The SEC’s CRS requires language that states brokers and advisors are held to the same standard:
When we provide you with a recommendation as your broker-dealer or act as your investment adviser, we have to act in your best interest and not put our interest ahead of yours. At the same time, the way we make money creates some conflicts with your interests…
In 2022 the SEC warned RIAs against disclosing their fiduciary status, because doing so may be “extraneous” or “misleading.”
… The staff cautions against an investment adviser using the terms “fiduciary” or “fiduciary duty” where doing so would be extraneous or unresponsive to the particular item or would involve, or suggest, exaggerated or unsubstantiated claims, and any use of the terms must be accurate and not misleading. …
Embellishing factual statements about the capacity or services of an investment professional or firm with phrases such as “an investment adviser who is held to the fiduciary standard,” is likely to be inappropriate. Similarly, the staff cautions against describing the fiduciary duty as a “higher standard” or the “highest standard. … (Posted March 30, 2022)
Conclusion
Financial regulation is a team effort. State securities administrators (NASAA) and the DOL have vital roles and a keen appreciation that conflicts are inherently harmful to investors. Yet, the SEC is the main regulator for advisors and brokers and deserves special attention.
The SEC’s 15-year role in preparing for, enacting and implementing Reg BI has been transformative. Here is the track record:
- Legal and business differences that separate advisors and brokers’ purposes and practices have been swept aside and ignored. In required language in the CRS, the SEC stated broker-dealers and investment advisors meet the same standard.
- The scope, scale, magnitude and complexity of conflicts that opaquely incentivize the conduct of brokers-dealers and their reps have been ignored.
- The meaning of “conflicts of interest” has changed. Today it includes client-paid fees. This new definition defies common sense. It ridicules the case for “fee-only” compensation.
- Research in 2023 showed Reg BI has not changed BD suitability practices much at all.
- The SEC has warned advisors against using fiduciary in their CRS disclosure because mention of the word can be “extraneous” or “misleading.”
Many RIAs believe that Reg BI doesn’t matter much. They say, “Sure, it doesn’t raise broker standards and it heaps mounds of disclosure on investors that are not understood. My clients and prospects understand what we do.”
This is fair but incomplete. There is much more to the Reg BI story.
Reg BI has fundamentally changed how many investment advisors and brokers think about fiduciary best interest and about the meaning of conflicts, sales and advice.
Reg BI questions the values, beliefs and practices that make the fiduciary best interest standard common sense. It rejects what the law, precedent and common sense tell us.

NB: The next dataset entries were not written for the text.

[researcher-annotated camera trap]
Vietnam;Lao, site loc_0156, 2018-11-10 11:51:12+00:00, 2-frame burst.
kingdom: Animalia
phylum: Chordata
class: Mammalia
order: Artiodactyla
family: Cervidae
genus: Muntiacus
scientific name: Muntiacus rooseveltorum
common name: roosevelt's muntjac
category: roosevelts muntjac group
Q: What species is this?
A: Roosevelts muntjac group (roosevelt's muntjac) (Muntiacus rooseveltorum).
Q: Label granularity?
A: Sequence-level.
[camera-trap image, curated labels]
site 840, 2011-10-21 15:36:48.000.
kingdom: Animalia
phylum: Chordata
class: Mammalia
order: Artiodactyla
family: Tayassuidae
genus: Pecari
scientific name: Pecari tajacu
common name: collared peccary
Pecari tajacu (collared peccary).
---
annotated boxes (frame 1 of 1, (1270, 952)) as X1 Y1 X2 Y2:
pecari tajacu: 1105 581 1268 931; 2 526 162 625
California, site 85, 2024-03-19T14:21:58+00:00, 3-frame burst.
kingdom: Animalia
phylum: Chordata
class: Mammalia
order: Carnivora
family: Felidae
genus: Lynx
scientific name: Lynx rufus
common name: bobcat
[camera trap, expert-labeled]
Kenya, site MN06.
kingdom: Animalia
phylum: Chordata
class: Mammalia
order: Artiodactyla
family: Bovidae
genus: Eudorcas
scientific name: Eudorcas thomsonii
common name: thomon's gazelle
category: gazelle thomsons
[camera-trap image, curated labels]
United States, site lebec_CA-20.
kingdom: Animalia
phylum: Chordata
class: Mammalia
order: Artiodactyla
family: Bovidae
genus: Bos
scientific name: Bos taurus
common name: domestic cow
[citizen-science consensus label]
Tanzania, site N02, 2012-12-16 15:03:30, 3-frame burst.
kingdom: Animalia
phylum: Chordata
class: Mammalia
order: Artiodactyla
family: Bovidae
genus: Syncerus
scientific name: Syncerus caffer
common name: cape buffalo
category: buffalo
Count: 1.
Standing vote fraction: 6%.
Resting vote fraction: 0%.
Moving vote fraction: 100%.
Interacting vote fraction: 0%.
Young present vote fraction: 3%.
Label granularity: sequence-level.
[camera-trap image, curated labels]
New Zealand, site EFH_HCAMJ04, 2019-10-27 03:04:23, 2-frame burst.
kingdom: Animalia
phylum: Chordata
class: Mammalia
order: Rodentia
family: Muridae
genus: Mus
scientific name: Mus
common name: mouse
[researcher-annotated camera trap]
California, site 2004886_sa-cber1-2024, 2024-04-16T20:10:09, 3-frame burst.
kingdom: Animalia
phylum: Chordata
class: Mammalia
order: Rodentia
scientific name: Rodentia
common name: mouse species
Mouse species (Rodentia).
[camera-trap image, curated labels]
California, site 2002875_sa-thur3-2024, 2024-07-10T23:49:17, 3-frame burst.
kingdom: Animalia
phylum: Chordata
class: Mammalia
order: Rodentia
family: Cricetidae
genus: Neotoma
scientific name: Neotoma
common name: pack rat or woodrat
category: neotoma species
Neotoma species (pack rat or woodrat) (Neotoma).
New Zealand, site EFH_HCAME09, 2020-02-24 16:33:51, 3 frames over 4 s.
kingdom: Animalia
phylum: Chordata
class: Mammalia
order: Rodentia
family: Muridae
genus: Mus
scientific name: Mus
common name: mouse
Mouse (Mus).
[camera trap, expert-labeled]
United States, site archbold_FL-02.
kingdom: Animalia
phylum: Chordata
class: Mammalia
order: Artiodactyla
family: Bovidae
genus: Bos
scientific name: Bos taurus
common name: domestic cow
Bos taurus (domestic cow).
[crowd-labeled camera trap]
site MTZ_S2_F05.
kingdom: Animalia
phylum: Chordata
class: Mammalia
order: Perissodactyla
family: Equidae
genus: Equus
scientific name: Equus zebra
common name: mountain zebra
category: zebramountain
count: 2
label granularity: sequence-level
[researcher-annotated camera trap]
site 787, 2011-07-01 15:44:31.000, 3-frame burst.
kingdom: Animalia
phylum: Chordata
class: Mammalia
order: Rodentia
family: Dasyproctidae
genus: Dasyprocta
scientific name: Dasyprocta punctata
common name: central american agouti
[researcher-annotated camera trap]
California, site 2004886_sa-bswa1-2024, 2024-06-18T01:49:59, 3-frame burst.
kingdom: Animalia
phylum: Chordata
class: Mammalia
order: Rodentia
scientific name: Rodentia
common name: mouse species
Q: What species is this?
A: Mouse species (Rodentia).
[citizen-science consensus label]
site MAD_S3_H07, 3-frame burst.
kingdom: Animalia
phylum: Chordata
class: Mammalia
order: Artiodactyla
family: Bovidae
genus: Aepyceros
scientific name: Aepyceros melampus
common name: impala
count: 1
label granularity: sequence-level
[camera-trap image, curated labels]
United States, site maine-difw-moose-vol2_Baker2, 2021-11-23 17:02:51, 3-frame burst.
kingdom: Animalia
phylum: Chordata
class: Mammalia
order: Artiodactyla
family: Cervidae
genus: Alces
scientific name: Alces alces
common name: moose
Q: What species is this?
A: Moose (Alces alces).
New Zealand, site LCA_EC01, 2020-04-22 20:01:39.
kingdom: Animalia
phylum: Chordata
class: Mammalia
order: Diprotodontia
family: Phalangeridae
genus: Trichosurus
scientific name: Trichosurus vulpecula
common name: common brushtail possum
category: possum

This story must be told. The implications of what Reg BI means to planners and advisors – independent and dually registered – and consumers must be heard. We need to understand implications of ignoring fiduciary law, principles and practices – and effectively saying brokerage sales practices are in the customer’s “best interest.”
Two years ago, the SEC warned advisers against disclosing their fiduciary status on CRS. Legally, this is inexplicable. Leaders in the independent RIA advice profession have a vested interest in protecting and preserving fiduciary best interest principles – with or without the SEC.